C’est avec une âme d’enfant mal dans sa peau que le héros affronte les obstacles et les humiliations. Devenu pilier d’un petit club amateur, Soane se retrouve acculé sur des fronts qui dépassent les limites du terrain : le racisme ordinaire dans la France des clochers ("Hey l’aborigène, tu nous fais un haka ?"), l’exploitation peu scrupuleuse d’une "main d’œuvre étrangère" par des dirigeants de club paternalistes, le dopage aux "bonbons magiques" qui accélère anormalement le développement musculaire (la transformation physique de Soane est telle qu’elle semble se dérouler en direct sous nos yeux), l’apprentissage des codes amoureux, la réapparition des fantômes du passé…

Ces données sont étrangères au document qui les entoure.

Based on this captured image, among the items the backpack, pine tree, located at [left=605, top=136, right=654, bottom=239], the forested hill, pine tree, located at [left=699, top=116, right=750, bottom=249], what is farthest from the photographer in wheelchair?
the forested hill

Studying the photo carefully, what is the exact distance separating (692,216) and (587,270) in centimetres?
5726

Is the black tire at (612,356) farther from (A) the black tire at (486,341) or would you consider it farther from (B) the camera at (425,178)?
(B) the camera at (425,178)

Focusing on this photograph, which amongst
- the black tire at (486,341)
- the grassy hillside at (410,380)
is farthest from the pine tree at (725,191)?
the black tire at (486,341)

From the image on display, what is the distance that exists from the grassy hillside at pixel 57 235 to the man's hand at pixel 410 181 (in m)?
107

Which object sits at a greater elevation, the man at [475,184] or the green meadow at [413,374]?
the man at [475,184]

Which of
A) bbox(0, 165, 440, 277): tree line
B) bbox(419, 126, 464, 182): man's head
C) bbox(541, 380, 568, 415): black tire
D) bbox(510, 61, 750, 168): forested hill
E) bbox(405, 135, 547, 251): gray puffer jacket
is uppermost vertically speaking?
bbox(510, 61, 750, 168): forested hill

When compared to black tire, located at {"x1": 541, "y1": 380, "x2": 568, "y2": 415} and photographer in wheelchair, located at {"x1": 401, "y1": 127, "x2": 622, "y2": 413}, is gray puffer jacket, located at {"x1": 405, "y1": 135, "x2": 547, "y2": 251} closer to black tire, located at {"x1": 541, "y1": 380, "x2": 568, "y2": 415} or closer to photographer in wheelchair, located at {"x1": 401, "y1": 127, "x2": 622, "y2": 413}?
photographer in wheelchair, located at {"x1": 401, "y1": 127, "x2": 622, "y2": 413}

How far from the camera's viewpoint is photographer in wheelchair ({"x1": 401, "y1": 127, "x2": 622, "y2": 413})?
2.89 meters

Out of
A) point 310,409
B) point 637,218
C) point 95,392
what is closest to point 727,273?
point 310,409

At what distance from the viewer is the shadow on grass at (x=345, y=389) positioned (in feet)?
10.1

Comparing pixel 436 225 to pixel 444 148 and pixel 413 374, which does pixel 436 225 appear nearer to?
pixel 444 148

Tout cela engendre un cycle de violences dans lequel Soane semble voué à se débattre ad vitam aeternam. Le peu de foi que le cinéaste paraît porter en l’espèce humaine laisse craindre, un temps, un film sombre à l’excès, qui prendrait un plaisir malsain à n’offrir aucune porte de sortie à son héros. Tel un match de rugby, "Mercenaire" finit toutefois par rebondir.
Le point de bascule salvateur interviendra dans un vestiaire. Malmené sur la pelouse, Soane profite de la mi-temps pour entamer un chant maori survolté – le fameux haka – qui sonne sa révolte. La scène est vibrante. Dès lors plus rien ne sera comme avant. Conscient d’avoir atteint l’âge de sa corpulence, Soane part demander réparation auprès de ceux qui l’ont lésé. Moins par vengeance que par affirmation de soi. De ce nouveau soi né de l’invocation des forces ancestrales. C’est toute l’intelligence de "Mercenaire" que d’aller puiser la puissance spirituelle des rites tribaux au-delà du folklore fleurant bon l’exposition coloniale. Justesse que l’on doit, en partie, aux comédiens non professionnels. Et à la maîtrise de celui qui les a dirigés, Sacha Wolff, qui signe ici son entrée dans le club des jeunes cinéastes français à suivre.